Aufgaben:
1/ Übersetze den Satz „Deswegen sind wir mit dem Bus weiter nach Abisko gefahren.“ aus dem Text über Lappland ins Englische.
2/ Setze den Text über Lappland im gleichen Stil nach seinem letzten Satz fort.

Textauszug:
------------------------------------
Nach unserem Ausflug ins ICEHOTEL stand ein weiteres Highlight auf dem Programm. Ein Treffen mit Samen und Rentieren. Die Samen (ein Sami, zwei Samen) sind ein indigenes Volk, das in Lappland lebt und Rentiere züchtet. Nachmittags um 2, es war bereits Nacht, besuchten wir einen älteren Herrn, seine Frau und eine ihrer Enkeltöchter. Mit Stolz präsentierte er uns seine Rentierzucht und mit getrocknetem Moos konnten wir die Tiere sogar füttern. Später durften wir in einer Holzkote, der traditionellen Behausung der Samen, den Gesängen seiner Frau und der Enkeltochter am Lagerfeuer mit Rentierfleisch zuhören.

Kiruna ist zwar die nördlichste Stadt Schwedens, aber wer Polarlichter sehen will, sollte am besten noch weiter in den Norden fahren. Deswegen sind wir mit dem Bus weiter nach Abisko gefahren. Polarlichter, Northern Lights, Aurora Borealis – klingt schön. Ist es auch. Am klaren Nachthimmel sieht man mit etwas Glück rauchähnliche, farbige Schwaden. Bei uns waren sie Grün. Ein wunderbares Grün. Hellleuchtend. Mit leichten Wellenbewegungen. Bewegend.

Den Weg zur Aurora Sky Station kann man sich sparen. Hat man den richtigen Zeitpunkt erwischt, leuchten einem die Farben von überall entgegen. Vielleicht sogar beim Abkühlen im nahegelegenen See. Abkühlen? Ja genau, abkühlen. Das gehört nämlich dazu. Wenn nicht wetterbedingt der Schornstein der Saunahütte einkracht, kann man nämlich die Hitze der Sauna genießen und anschließend in den See springen. Härtet ab sagt man. Wir mussten auf die hauseigene Sauna der STF Abisko Turiststation ausweichen – trotzdem wollte sich kaum einer den Spaß im Tiefschnee entgehen lassen. Aufheizen und abkühlen. Immer und immer wieder… und am nächsten Tag waren alle krank. Nicht! Härtet wohl wirklich ab.
------------------------------------
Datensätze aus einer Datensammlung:

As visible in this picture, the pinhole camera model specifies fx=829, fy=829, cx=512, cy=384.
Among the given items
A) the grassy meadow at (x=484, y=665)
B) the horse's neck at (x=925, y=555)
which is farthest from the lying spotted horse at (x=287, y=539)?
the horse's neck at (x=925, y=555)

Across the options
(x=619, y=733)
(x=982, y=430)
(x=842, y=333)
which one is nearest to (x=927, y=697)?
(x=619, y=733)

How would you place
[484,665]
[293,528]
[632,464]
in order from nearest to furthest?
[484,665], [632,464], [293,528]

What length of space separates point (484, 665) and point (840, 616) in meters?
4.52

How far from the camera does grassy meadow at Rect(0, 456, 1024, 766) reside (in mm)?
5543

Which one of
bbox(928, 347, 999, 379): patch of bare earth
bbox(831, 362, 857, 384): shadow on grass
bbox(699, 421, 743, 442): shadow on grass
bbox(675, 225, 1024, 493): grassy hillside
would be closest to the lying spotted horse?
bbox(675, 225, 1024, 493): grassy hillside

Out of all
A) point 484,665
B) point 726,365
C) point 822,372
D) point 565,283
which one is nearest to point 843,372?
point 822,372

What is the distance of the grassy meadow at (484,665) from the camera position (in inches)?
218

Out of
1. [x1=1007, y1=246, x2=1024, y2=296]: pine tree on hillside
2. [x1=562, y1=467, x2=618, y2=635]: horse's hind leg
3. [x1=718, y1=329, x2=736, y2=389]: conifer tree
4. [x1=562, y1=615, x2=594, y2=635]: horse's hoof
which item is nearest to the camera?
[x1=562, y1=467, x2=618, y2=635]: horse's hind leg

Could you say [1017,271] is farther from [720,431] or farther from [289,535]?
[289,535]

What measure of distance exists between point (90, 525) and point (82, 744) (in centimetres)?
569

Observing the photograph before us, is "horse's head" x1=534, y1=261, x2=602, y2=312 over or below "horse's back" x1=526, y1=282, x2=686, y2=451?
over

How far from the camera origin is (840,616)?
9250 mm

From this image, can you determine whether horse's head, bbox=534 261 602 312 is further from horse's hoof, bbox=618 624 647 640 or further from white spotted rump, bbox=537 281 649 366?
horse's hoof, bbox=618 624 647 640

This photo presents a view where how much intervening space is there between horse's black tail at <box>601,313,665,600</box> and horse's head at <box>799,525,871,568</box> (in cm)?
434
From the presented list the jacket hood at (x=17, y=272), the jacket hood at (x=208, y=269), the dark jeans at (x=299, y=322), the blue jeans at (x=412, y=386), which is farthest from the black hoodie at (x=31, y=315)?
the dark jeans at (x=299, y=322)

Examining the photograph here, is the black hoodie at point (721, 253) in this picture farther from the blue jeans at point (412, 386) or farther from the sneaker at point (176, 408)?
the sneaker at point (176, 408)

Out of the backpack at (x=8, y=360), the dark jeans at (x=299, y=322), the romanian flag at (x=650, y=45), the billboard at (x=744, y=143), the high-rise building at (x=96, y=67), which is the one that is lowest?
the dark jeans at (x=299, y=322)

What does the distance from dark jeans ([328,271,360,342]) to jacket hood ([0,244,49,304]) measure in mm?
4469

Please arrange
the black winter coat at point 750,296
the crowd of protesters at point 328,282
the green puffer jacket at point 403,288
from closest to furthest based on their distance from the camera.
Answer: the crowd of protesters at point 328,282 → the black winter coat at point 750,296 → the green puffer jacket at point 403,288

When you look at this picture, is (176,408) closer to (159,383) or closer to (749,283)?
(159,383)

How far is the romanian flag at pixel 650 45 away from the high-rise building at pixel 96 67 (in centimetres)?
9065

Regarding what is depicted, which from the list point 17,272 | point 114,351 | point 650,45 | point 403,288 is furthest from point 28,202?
------------------------------------
Lösungen:
1/ That is why we continued on to Abisko by bus.

2/
Nochmal zurück zur Eisenerzmine. Wie kommt eigentlich das ganze Zeug in die große weite Welt? Mit der Bahn. Mit der Bahn? Mit der Bahn! Also zuerst mit der Bahn und dann geht’s auf das Meer. Aber erst in Norwegen. Das kleine Städtchen Narvik ist nicht weit von Abisko und auf jeden Fall einen Abstecher wert. Die Stadt war während des Zweiten Weltkriegs in deutscher Hand. Das Eisenerz aus Kiruna wurde für deutsche Waffen benötigt. Vielleicht wird man als Deutscher deswegen etwas kritischer angesehen – muss man sich ja aber nicht anmerken lassen, für Adiletten und Tennissocken ist es trotz Golfstrom noch zu kalt. Die Fahrt nach Narvik führt durch eine atemberaubende Landschaft voller Berge, Seen und einigen wenigen Holzhäusern.

In Abisko beginnt übrigens der nördliche Teil des Kungsleden, zu deutsch Königspfad, ein Wanderweg. Ich hab es mir natürlich nicht nehmen lassen, zumindest ein paar wenige Kilometer des Weges zu gehen. Während sich ein Großteil meiner Gruppe für Eisklettern oder Schneeschuhwandern entschieden hat (was übrigens direkt in der Turiststation gebucht werden kann, falls man sich den Spaß leisten will), packte mich die Abenteuerlust und ich bin einfach mal drauflosgelaufen. Allein. Mütze auf, Handschuhe an. Hätte meiner Kamera auch gut getan. Die hat sich nämlich dank der Kälte in einen tiefen Winterschlaf gelegt. Doch die Bilder sind trotzdem da, in meinem Kopf. Ein Weg quer durch Lappland, um einen herum nur Schnee, ein paar Bäume. Fährten von Tieren. Berge und plätscherndes Wasser. Sonst nichts und niemand.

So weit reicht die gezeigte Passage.